***** Selected excerpt *****

Reverend Patrick Erickson - Pastor of Peace Lutheran Church

Reverend Patrick Erickson
Pastor of Peace Lutheran Church

REJOICE THAT YOUR NAME IS WRITTEN IN HEAVEN

(Ephesians 1:3-14)


When Jesus sent out His twelve apostles He gave them these orders, "Take nothing for the journey except a staff--no bread, no bag, no money in your belts. Wear sandals but not an extra tunic" (Mk 6:8-9). Is that it? Other than the staff in their hand, they were to take nothing but the clothes on their back and the sandals on their feet?

Well, not quite. Jesus sent them forth with His Word and the authority and power to preach the kingdom of God and entry therein through repentant faith. And, if we include the longer directives in the parallel passages in St. Matthew and St. Luke, they took along as well His commission to heal every infirmity, raise the dead, cleanse lepers and drive out all evil spirits.

God would see to their needs. He would protect and sustain them. He would also deal with those who treated them inhospitably. He would shake these guilty parties out of His kingdom as His apostles shook the dust from their feet in protest against them. Indeed, "it will be more bearable for Sodom and Gomorrah on the day of judgment" (Mt 10:15) than for these offenders. (And there are plenty of them today!)

For their part, the Twelve were to trust God and depend on Him exclusively. And God did see them through and blessed their service. And later, after He dispatched the seventy-two and likewise fostered their ministry and crowned their efforts with success and they returned with joy to report, "Lord, even the demons submit to us in your name" (Lk 10:17), after reminding them that He Himself had overcome the prince of demons, having brought about his downfall and seen him fall like lightning from heaven, Jesus sobered His disciples up with these sobering words.

"Nevertheless, do not rejoice that the spirits submit to you, but rejoice that your names are written in heaven" (v 20). The same goes for you and me--we who have submitted to the Holy Spirit and are subject to Him through the same faith He has called forth and preserves by the same Word whereby He calls and sends us. Rejoice that your name is written in heaven!

St. Paul discusses the ramifications of this in his Letter to the Ephesians, chapter one, verses three through fourteen. Because we are among the saints justified, forgiven and reconciled by the Father for Jesus' sake, because in calling us by God's Word the Holy Spirit has called forth the faith by which we believe in God and take hold of His inestimable gifts, we rejoice that God has written our names in heaven, writing His name upon us, making us and marking us His, and that the Holy Spirit has made us subject to God.

Hence, St. Paul greets us, "Grace and peace to you from God our Father and the Lord Jesus Christ" (Eph 1:2). God's having written our names in heaven and elected us to salvation and eternal life from all eternity begins with Him and His gracious disposition toward us finding expression in His gracious behavior.

This being the case, in the Psalms the psalmist petitions God, to begin with, to give and sustain life (Ps 119:88; 86:16) without which none of His salutary acts are possible, and then to hear prayer (4:1), to heal (6:2), to redeem (26:11), to establish (41:10), to pardon (51:1) and to save (109:26).

***** Dataset excerpt *****

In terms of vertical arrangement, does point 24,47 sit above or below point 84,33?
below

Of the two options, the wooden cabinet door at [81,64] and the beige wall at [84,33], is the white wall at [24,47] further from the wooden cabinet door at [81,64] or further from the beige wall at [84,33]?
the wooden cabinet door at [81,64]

*****

### What you need to do
Write out the passage of the sermon exactly, starting with "When Jesus sent" and going on through "on their feet?". Work only from the sermon text, not the material.

### Solved problem
When Jesus sent out His twelve apostles He gave them these orders, "Take nothing for the journey except a staff--no bread, no bag, no money in your belts. Wear sandals but not an extra tunic" (Mk 6:8-9). Is that it? Other than the staff in their hand, they were to take nothing but the clothes on their back and the sandals on their feet?